The Punishment and Rescue of the Talkative

You’re reading a blog post. Blogging is talking. Sometimes it’s downright t-a-l-k-a-t-i-v-e. Chatty. Pointless. Silence is to be preferred to word pollution.

Two photographs in The Wood of Our Lady, Dennis Aubrey’s Via Lucis post, give reason to talk about talkativeness. Open the link and scroll down near the bottom to see two capitals: 1) two figures with their heads in their hands, weeping, and 2) what Dennis calls “The Punishment of the Talkative”.

The weeping figures of 12th century Église Notre-Dame-de-la-Nativité strike a chord of familiarity.  How many times a day does the news cause us to put our head in our hands in despair?
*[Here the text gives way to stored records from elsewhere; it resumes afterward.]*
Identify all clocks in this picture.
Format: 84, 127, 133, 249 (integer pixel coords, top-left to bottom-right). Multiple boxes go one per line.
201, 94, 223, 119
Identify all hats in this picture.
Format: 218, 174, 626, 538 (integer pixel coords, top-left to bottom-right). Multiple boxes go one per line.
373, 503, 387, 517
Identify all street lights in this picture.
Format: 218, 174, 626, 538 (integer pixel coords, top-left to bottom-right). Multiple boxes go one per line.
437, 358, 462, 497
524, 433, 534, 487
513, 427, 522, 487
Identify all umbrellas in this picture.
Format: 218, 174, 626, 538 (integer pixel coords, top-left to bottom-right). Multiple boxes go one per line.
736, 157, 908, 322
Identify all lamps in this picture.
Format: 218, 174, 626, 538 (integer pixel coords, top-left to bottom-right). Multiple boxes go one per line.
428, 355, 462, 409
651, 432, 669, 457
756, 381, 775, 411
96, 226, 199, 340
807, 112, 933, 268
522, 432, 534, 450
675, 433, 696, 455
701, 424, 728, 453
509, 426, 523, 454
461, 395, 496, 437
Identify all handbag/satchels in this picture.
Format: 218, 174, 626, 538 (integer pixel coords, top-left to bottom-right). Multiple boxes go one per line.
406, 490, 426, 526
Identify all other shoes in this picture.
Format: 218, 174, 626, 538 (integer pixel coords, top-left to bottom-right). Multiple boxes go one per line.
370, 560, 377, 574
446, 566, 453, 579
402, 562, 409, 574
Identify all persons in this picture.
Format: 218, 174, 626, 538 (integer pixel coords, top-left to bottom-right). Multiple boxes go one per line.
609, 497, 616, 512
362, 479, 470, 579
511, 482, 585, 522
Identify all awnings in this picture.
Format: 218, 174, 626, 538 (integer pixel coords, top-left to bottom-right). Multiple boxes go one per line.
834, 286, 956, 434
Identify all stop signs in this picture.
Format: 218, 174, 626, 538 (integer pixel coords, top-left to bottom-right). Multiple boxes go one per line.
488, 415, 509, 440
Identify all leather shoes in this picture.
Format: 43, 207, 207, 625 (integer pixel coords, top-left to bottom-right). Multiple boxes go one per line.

But “the punishment of the talkative” capital evokes no such sympathy. It strikes us moderns as barbaric, the art of a Christian first-cousin of ISIL with grotesque figures excising the tongue of the talkative. Yet it served to remind the worshipers in the 12th century, as it still does in its startling way, that talkativeness is no virtue. Words are sacred. Dennis Aubrey puts it this way:

Perhaps the most famous capital represents the punishment of the talkative, presumably by excising the tongue with tongs. I don’t know if this condemns lying, calumny, or verbal abuse, or if it is a more generalized censure of chattiness or language in general. While this punishment somehow seems fitting for the slanderers who fill our public lives, I would prefer these thoughts of Voltaire, … les anges m’ont tué par leur silence. Le silence est le just chatiment des bavard. Je meurs, je suis mort. “The angels have killed me with their silence. Silence is the just punishment for the talkative. I’m dying. I’m dead.”

It was poet Kahlil Gibran, author of The Prophet, whose first published book (1918) was titled The Madman, who used words to say, “I have learned silence from the talkative, tolerative from the intolerant, and kindness from the unkind; yet strange, I am ungrateful to those teachers.”

Thank you, Dennis Aubrey and P.J. McKey for bringing the teachers to light.

– Gordon C. Stewart, Chaska, MN, April 20, 2015.